I’ve been a little obsessed with artificial neural networks recently. A couple weeks ago I came across some research by the Machine Intelligence Lab at Cambridge which led to a segmentation program called SegNet. The accuracy of predicting and segmenting streetscape features had me curious about how the program worked.
Way back in 2013 I was dabbling in OpenCV, machine learning and image segmentation and did a lot of research about segmentation methods. Beside algorithms such as histogram back projection or nearest neighbour methods it didn’t seem like there was much open source code about any successful applications. Any methods that I did use were either inaccurate or just too slow and computationally costly to be effective. So, I gave up on image segmentation for a while.
Picking up on the topic again in 2018 I was amazed by the progress that has been made over past 5 years. Artificial Neural Networks (ANN) and machine learning have taken off as the latest science to solve many segmentation problems in computer vision, speech recognition, medical diagnosis among other fields.
At its most basic level, an ANN is a sort of bio mimicry inspired by biological neural networks in animal brains. It consists of a collection of connected nodes and connections that “learn” based on a specific algorithm.
The math behind the concepts isn’t that complicated for a basic ANN. I suggest reading “Make Your Own Neural Network” by Tariq Rashid that simply breaks down the assembly of your very own ANN that you can understand with even high school math.

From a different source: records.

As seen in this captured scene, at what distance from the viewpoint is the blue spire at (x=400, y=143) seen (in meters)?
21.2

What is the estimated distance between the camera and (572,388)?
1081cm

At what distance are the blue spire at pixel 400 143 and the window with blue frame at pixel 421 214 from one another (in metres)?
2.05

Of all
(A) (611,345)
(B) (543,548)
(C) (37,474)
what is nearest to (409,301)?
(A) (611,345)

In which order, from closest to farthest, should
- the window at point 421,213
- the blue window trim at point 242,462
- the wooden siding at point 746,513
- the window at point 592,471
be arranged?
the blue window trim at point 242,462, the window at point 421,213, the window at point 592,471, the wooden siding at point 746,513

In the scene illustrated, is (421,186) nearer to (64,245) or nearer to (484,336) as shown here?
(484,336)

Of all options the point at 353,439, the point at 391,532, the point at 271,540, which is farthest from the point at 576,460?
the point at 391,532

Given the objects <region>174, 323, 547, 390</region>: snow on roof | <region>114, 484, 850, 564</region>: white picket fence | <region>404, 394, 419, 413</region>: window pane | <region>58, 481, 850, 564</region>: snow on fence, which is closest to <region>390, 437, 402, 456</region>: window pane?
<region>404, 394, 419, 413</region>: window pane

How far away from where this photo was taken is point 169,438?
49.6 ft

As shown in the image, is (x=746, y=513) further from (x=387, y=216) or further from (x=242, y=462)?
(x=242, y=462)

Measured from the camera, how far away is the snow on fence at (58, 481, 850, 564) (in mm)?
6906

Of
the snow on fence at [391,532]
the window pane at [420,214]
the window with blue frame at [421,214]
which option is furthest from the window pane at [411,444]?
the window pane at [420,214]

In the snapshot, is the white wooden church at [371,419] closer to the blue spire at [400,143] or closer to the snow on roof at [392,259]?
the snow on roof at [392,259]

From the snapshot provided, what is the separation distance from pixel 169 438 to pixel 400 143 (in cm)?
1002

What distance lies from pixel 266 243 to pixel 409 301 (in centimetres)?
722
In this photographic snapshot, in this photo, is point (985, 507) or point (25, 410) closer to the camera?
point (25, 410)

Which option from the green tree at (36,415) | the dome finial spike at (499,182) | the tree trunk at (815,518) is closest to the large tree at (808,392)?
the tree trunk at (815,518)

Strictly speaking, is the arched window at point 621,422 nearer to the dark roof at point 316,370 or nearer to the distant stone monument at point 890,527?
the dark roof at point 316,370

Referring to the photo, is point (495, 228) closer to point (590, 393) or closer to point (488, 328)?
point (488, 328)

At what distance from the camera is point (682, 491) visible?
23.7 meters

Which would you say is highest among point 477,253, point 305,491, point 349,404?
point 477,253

As I mentioned, I was intrigued by the results of SegNet and wanted to get it running on my machine to test with input images. SegNet is based on Caffe (and uses Convolutional Neural Network, CNN Or Covnet, which I’m not even going to try and explain here), a deep learning library developed by BAIR at the University of Berkely. The program compiling process turned out to be way more complicated than I expected. The creators of SegNet have a very useful tutorial but the process of installing Caffe involved a lot of troubleshooting. After a few days, I finally got Caffe with python bindings to work.
The thing about deep learning and neural networks is that they take a lot of resources to train. Like, I’m saying you need a 12GB Nvidia GPU to train an image data set in a reasonable amount of time. Otherwise your dinky GPU-less computer could take days running at full speed to train a model. Luckily, the folks of SegNet have pre-trained models for personal or educational use.
After many grueling hours of work, the result is the image below which segments streetscape features. The results aren’t bad but of course could use some refinement. This has been a pretty interesting experience learning about ANNs and how they work and I’m hoping to dig further into streetscape feature segmentation.